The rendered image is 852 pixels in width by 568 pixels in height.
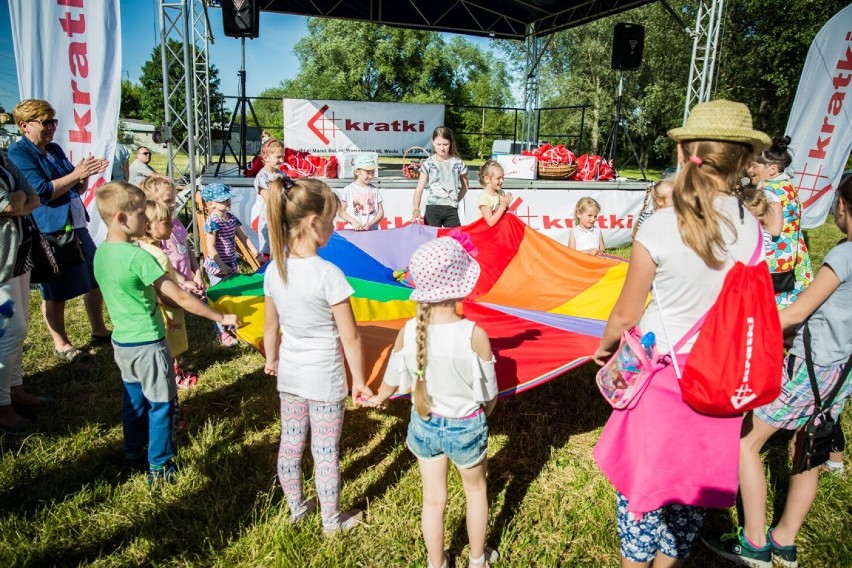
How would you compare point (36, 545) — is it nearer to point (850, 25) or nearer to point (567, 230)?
point (567, 230)

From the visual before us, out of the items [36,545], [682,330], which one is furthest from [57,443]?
Answer: [682,330]

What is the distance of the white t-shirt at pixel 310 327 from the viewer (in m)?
1.97

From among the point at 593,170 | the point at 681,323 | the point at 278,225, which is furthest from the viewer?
the point at 593,170

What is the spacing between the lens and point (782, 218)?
3426 mm

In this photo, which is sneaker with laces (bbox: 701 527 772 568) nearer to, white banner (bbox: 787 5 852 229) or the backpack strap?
the backpack strap

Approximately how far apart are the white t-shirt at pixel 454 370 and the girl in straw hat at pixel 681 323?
1.33 ft

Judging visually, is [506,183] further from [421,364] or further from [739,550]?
[421,364]

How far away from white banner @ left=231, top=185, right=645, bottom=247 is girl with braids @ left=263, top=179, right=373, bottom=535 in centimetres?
453

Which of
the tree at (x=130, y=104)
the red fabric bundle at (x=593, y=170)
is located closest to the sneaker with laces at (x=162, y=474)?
the red fabric bundle at (x=593, y=170)

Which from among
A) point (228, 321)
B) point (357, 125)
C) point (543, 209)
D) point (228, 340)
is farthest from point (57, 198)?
point (357, 125)

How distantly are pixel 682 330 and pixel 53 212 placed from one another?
3.88 m

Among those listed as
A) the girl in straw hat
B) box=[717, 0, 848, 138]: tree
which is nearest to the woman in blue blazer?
the girl in straw hat

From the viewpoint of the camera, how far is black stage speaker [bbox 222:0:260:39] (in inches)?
321

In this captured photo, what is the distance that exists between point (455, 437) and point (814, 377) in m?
1.32
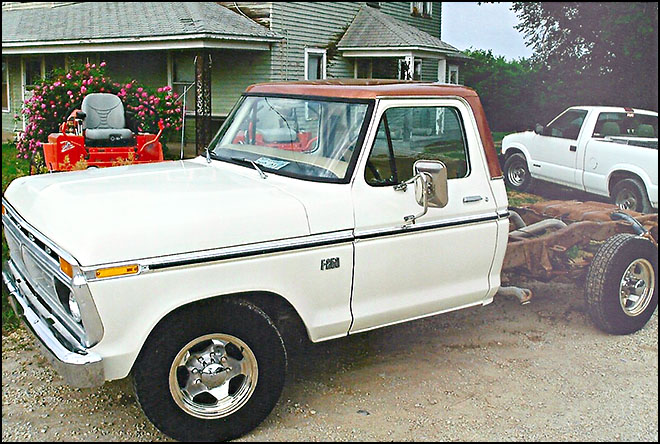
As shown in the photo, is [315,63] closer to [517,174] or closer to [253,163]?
[517,174]

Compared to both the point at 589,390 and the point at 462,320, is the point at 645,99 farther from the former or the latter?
the point at 589,390

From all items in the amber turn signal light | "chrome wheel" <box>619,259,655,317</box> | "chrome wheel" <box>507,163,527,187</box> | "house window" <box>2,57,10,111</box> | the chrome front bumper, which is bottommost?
"chrome wheel" <box>619,259,655,317</box>

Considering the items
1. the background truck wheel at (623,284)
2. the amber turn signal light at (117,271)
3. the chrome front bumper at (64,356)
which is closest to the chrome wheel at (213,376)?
the chrome front bumper at (64,356)

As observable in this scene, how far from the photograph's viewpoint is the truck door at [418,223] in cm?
453

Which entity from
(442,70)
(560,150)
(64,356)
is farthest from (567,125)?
(64,356)

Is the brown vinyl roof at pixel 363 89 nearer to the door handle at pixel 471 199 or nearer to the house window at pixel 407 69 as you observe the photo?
the door handle at pixel 471 199

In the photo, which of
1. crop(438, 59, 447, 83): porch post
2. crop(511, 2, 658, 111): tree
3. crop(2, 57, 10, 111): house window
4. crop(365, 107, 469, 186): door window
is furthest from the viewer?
crop(438, 59, 447, 83): porch post

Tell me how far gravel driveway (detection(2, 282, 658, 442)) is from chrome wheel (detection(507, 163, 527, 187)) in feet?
15.7

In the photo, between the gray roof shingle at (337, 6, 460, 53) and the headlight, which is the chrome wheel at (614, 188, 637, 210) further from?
the headlight

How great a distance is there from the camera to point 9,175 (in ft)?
29.7

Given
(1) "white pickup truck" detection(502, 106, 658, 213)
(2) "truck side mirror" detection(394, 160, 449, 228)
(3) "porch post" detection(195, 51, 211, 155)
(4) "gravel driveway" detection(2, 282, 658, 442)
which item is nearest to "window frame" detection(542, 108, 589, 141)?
(1) "white pickup truck" detection(502, 106, 658, 213)

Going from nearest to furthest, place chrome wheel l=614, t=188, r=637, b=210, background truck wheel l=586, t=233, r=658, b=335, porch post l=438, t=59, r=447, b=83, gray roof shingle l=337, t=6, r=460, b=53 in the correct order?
1. background truck wheel l=586, t=233, r=658, b=335
2. chrome wheel l=614, t=188, r=637, b=210
3. gray roof shingle l=337, t=6, r=460, b=53
4. porch post l=438, t=59, r=447, b=83

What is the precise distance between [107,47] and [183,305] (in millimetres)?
10565

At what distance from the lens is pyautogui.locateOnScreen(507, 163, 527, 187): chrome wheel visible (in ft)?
35.6
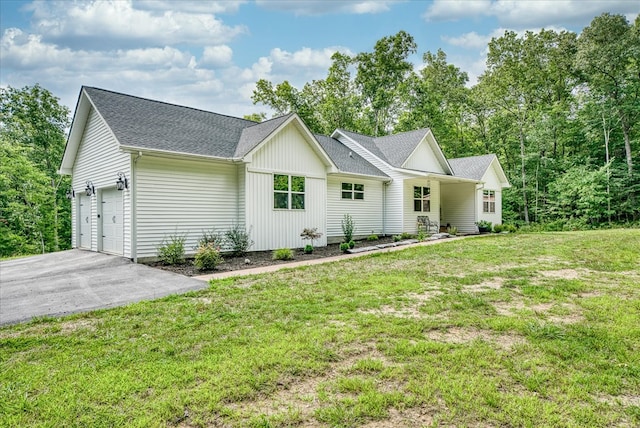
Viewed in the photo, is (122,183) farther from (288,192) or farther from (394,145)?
(394,145)

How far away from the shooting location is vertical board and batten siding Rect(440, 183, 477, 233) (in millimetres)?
21312

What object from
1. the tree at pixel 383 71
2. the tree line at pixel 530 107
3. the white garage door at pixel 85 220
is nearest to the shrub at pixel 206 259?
the white garage door at pixel 85 220

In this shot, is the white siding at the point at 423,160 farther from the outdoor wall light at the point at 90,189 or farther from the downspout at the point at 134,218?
the outdoor wall light at the point at 90,189

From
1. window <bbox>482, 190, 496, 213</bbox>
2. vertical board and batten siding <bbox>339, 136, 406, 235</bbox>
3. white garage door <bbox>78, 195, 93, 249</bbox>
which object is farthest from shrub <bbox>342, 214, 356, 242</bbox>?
window <bbox>482, 190, 496, 213</bbox>

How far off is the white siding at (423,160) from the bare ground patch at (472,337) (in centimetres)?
1438

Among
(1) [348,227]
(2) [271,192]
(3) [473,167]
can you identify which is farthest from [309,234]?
(3) [473,167]

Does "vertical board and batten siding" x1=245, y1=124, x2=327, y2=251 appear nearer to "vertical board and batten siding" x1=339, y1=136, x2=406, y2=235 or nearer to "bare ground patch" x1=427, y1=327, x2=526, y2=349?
"vertical board and batten siding" x1=339, y1=136, x2=406, y2=235

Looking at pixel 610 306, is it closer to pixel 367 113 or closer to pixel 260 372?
pixel 260 372

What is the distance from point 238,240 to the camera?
37.7 feet

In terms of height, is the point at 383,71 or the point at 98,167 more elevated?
the point at 383,71

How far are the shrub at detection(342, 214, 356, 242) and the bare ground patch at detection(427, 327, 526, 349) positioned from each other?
10.4 m

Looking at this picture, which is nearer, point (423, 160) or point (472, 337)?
point (472, 337)

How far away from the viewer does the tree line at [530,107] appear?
21938mm

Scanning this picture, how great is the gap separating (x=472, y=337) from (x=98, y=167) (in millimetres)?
12893
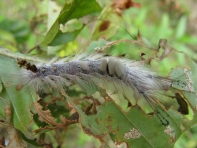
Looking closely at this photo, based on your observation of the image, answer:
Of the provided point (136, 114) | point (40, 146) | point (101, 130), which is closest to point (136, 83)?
point (136, 114)

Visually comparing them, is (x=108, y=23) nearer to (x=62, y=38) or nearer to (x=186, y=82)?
(x=62, y=38)

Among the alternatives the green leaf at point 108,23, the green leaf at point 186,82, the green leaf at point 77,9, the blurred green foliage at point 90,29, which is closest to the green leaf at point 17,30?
the blurred green foliage at point 90,29

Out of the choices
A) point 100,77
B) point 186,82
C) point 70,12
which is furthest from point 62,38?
point 186,82

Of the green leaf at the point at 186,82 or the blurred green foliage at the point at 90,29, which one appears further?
the blurred green foliage at the point at 90,29

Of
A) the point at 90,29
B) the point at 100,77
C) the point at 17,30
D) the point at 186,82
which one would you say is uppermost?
the point at 186,82

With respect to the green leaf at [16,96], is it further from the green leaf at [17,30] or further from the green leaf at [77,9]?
the green leaf at [17,30]
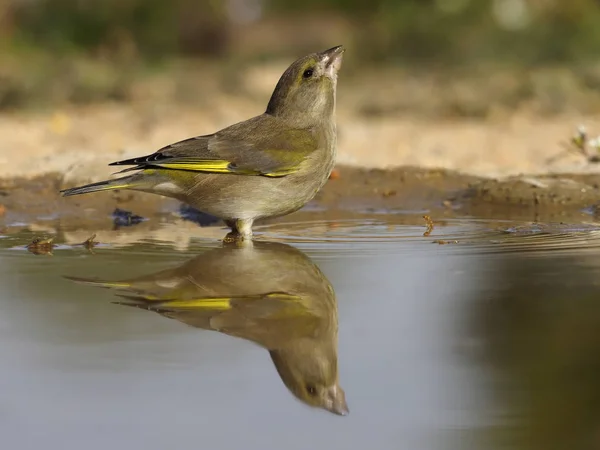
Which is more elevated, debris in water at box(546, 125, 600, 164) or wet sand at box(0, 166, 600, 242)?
debris in water at box(546, 125, 600, 164)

* Description of the task:
Reproduce the data above with "sneaker with laces" replaced by "laced sneaker" at every occurrence and everything else left unchanged. Leave the pictures out.

* Solution to the exercise:
The rendered image is 852 pixels in width by 568 pixels in height.
How would you compare point (36, 545) — is it nearer to point (850, 25) or nearer to point (567, 230)?
point (567, 230)

From the visual before us, out of the items [36,545], [682,330], which one is furthest from [57,443]?
Answer: [682,330]

What is the distance of the white t-shirt at pixel 310 327 from the viewer (in m)?
1.97

From among the point at 593,170 | the point at 681,323 | the point at 278,225, which is furthest from the viewer?
the point at 593,170

What is the spacing between the lens and point (782, 218)?
3426 mm

In this photo, which is laced sneaker (bbox: 701 527 772 568) nearer to, white banner (bbox: 787 5 852 229) or the backpack strap?
the backpack strap

Approximately how far apart are the white t-shirt at pixel 454 370 and the girl in straw hat at pixel 681 323?
1.33 ft

Judging visually, is [506,183] further from [421,364] or further from [739,550]?
[421,364]

How far away from white banner @ left=231, top=185, right=645, bottom=247 is girl with braids @ left=263, top=179, right=373, bottom=535 in centimetres?
453

Which of
the tree at (x=130, y=104)
the red fabric bundle at (x=593, y=170)
is located closest to the laced sneaker at (x=162, y=474)?
the red fabric bundle at (x=593, y=170)

Which from among
A) point (228, 321)
B) point (357, 125)
C) point (543, 209)
D) point (228, 340)
is farthest from point (57, 198)?
point (357, 125)

How distantly are pixel 682 330 and pixel 53 212 placed from one another?
3.88 m

Among those listed as
A) the girl in straw hat
B) box=[717, 0, 848, 138]: tree
which is nearest to the woman in blue blazer?
the girl in straw hat

From the viewpoint of the camera, how far is black stage speaker [bbox 222:0:260:39] (in inches)?
321

In this captured photo, what is the distance that exists between point (455, 437) and point (814, 377) in m?
1.32
As shown in the photo, is [315,63] closer to [517,174] or closer to [253,163]?
[517,174]

Compared to both the point at 589,390 and the point at 462,320, is the point at 645,99 farther from the former or the latter?
the point at 589,390

From all items in the amber turn signal light | "chrome wheel" <box>619,259,655,317</box> | "chrome wheel" <box>507,163,527,187</box> | "house window" <box>2,57,10,111</box> | the chrome front bumper, which is bottommost?
"chrome wheel" <box>619,259,655,317</box>

Considering the items
1. the background truck wheel at (623,284)
2. the amber turn signal light at (117,271)
3. the chrome front bumper at (64,356)
which is closest to the chrome wheel at (213,376)?
the chrome front bumper at (64,356)

As observable in this scene, how far from the photograph's viewpoint is the truck door at [418,223] in cm?
453

Which entity from
(442,70)
(560,150)
(64,356)
is farthest from (567,125)?
(64,356)

Is the brown vinyl roof at pixel 363 89 nearer to the door handle at pixel 471 199 or nearer to the house window at pixel 407 69 as you observe the photo?
the door handle at pixel 471 199

In the photo, which of
1. crop(438, 59, 447, 83): porch post
2. crop(511, 2, 658, 111): tree
3. crop(2, 57, 10, 111): house window
4. crop(365, 107, 469, 186): door window
is furthest from the viewer?
crop(438, 59, 447, 83): porch post

Tell me how far gravel driveway (detection(2, 282, 658, 442)) is from chrome wheel (detection(507, 163, 527, 187)) in feet?
15.7

In the photo, between the gray roof shingle at (337, 6, 460, 53) and the headlight, which is the chrome wheel at (614, 188, 637, 210) further from?
the headlight

How great a distance is there from the camera to point 9,175 (in ft)?
29.7

Given
(1) "white pickup truck" detection(502, 106, 658, 213)
(2) "truck side mirror" detection(394, 160, 449, 228)
(3) "porch post" detection(195, 51, 211, 155)
(4) "gravel driveway" detection(2, 282, 658, 442)
which item is nearest to "window frame" detection(542, 108, 589, 141)?
(1) "white pickup truck" detection(502, 106, 658, 213)

Going from nearest to furthest, place chrome wheel l=614, t=188, r=637, b=210, background truck wheel l=586, t=233, r=658, b=335, porch post l=438, t=59, r=447, b=83, gray roof shingle l=337, t=6, r=460, b=53 in the correct order?
1. background truck wheel l=586, t=233, r=658, b=335
2. chrome wheel l=614, t=188, r=637, b=210
3. gray roof shingle l=337, t=6, r=460, b=53
4. porch post l=438, t=59, r=447, b=83

What is the precise distance between [107,47] and [183,305] (in millimetres)?
10565

At what distance from the lens is pyautogui.locateOnScreen(507, 163, 527, 187): chrome wheel visible (in ft)?
35.6
Viewed in the photo, is (122,183) farther from (288,192) or farther from (394,145)?
(394,145)

How far away from the shooting location is vertical board and batten siding Rect(440, 183, 477, 233) (in millimetres)?
21312

What object from
1. the tree at pixel 383 71
2. the tree line at pixel 530 107
3. the white garage door at pixel 85 220
is nearest to the shrub at pixel 206 259?
the white garage door at pixel 85 220

In this shot, is the white siding at the point at 423,160 farther from the outdoor wall light at the point at 90,189 or farther from the downspout at the point at 134,218?
the outdoor wall light at the point at 90,189

From
1. window <bbox>482, 190, 496, 213</bbox>
2. vertical board and batten siding <bbox>339, 136, 406, 235</bbox>
3. white garage door <bbox>78, 195, 93, 249</bbox>
which object is farthest from shrub <bbox>342, 214, 356, 242</bbox>?
window <bbox>482, 190, 496, 213</bbox>

How far off is the white siding at (423,160) from the bare ground patch at (472,337) (in centimetres)?
1438

Among
(1) [348,227]
(2) [271,192]
(3) [473,167]
can you identify which is farthest from [309,234]?
(3) [473,167]

Does "vertical board and batten siding" x1=245, y1=124, x2=327, y2=251 appear nearer to "vertical board and batten siding" x1=339, y1=136, x2=406, y2=235 or nearer to "bare ground patch" x1=427, y1=327, x2=526, y2=349?
"vertical board and batten siding" x1=339, y1=136, x2=406, y2=235

Looking at pixel 610 306, is it closer to pixel 367 113 or closer to pixel 260 372?
pixel 260 372

What is the distance from point 238,240 to the camera?
37.7 feet

In terms of height, is the point at 383,71 or the point at 98,167 more elevated?
the point at 383,71

How far are the shrub at detection(342, 214, 356, 242) and the bare ground patch at detection(427, 327, 526, 349) positioned from each other?
10.4 m

Looking at this picture, which is nearer, point (423, 160) or point (472, 337)?
point (472, 337)

How far away from the viewer does the tree line at [530,107] appear?
21938mm

Scanning this picture, how great is the gap separating (x=472, y=337) from (x=98, y=167) (in millimetres)?
12893
Looking closely at this photo, based on your observation of the image, answer:
Of the provided point (136, 114) | point (40, 146) | point (101, 130), which is closest to point (136, 83)?
point (136, 114)

Visually comparing them, is (x=108, y=23) nearer to (x=62, y=38) or nearer to (x=186, y=82)?
(x=62, y=38)

Among the alternatives the green leaf at point 108,23, the green leaf at point 186,82, the green leaf at point 77,9, the blurred green foliage at point 90,29, which is closest to the green leaf at point 17,30?
the blurred green foliage at point 90,29

Out of the choices
A) point 100,77
B) point 186,82
C) point 70,12
which is furthest from point 62,38?
point 186,82

Of the green leaf at the point at 186,82 or the blurred green foliage at the point at 90,29, which one appears further?
the blurred green foliage at the point at 90,29

Of
A) the point at 90,29
B) the point at 100,77
C) the point at 17,30
D) the point at 186,82
which one would you say is uppermost?
the point at 186,82

With respect to the green leaf at [16,96], is it further from the green leaf at [17,30] or further from the green leaf at [77,9]?
the green leaf at [17,30]
Which is more elevated, debris in water at box(546, 125, 600, 164) or wet sand at box(0, 166, 600, 242)?
debris in water at box(546, 125, 600, 164)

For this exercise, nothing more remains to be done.